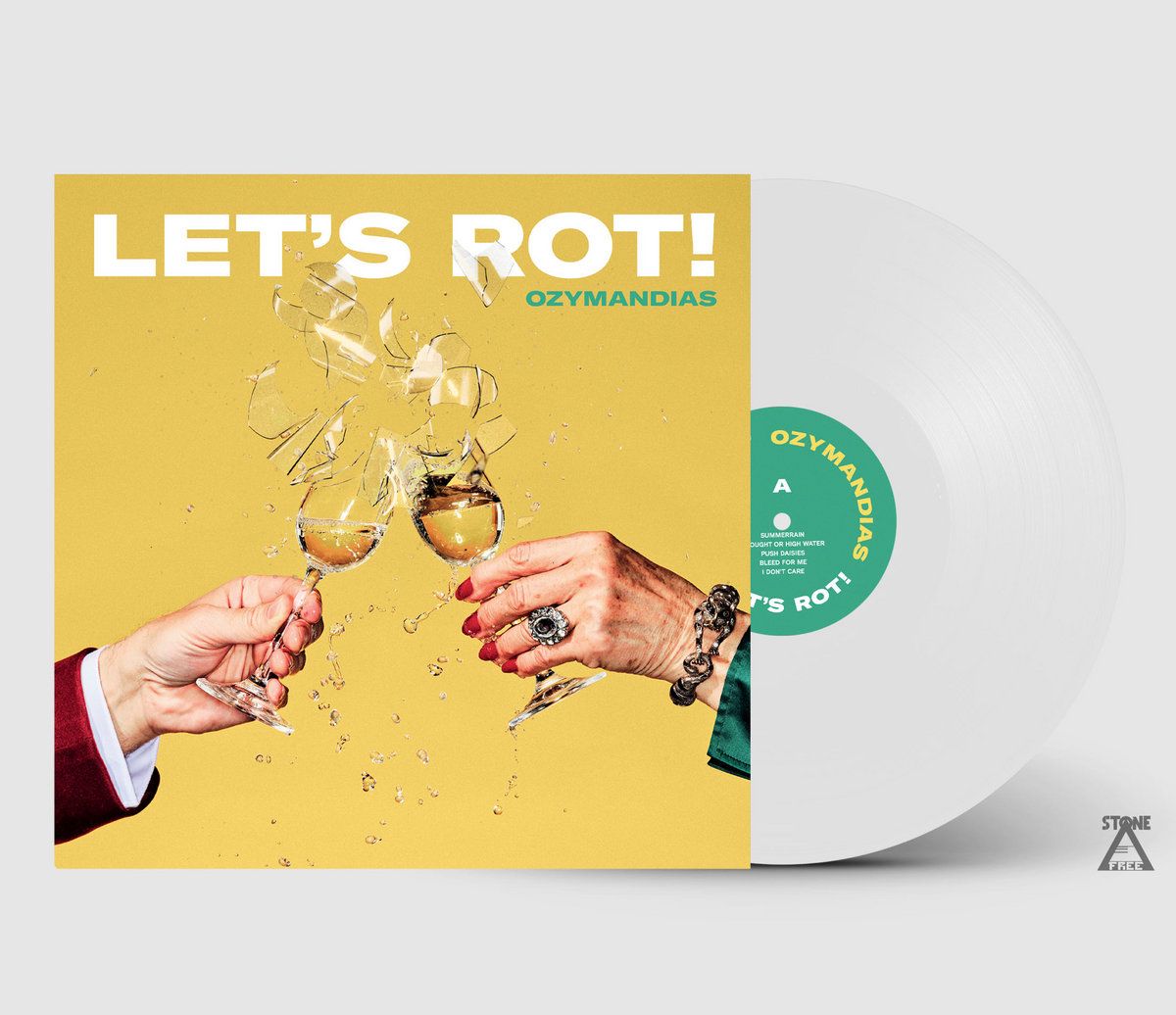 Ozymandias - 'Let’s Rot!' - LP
────────────────────────────────────────
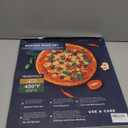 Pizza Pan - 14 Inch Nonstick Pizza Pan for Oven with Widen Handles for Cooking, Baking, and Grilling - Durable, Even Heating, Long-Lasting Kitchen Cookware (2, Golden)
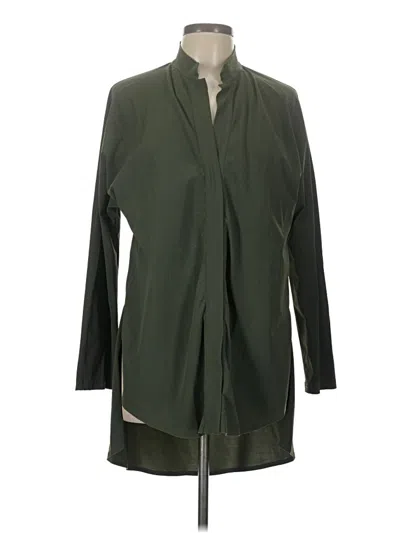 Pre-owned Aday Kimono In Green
────────────────────────────────────────
**Work required**
Although pictures appear among the records above, none are to be output; print exactly the lines from the line containing "Pizza Pan - 14" through the line containing "Pre-owned Aday Kimono In Green".

**Written response**
 Pizza Pan - 14 Inch Nonstick Pizza Pan for Oven with Widen Handles for Cooking, Baking, and Grilling - Durable, Even Heating, Long-Lasting Kitchen Cookware (2, Golden)
 Pre-owned Aday Kimono In Green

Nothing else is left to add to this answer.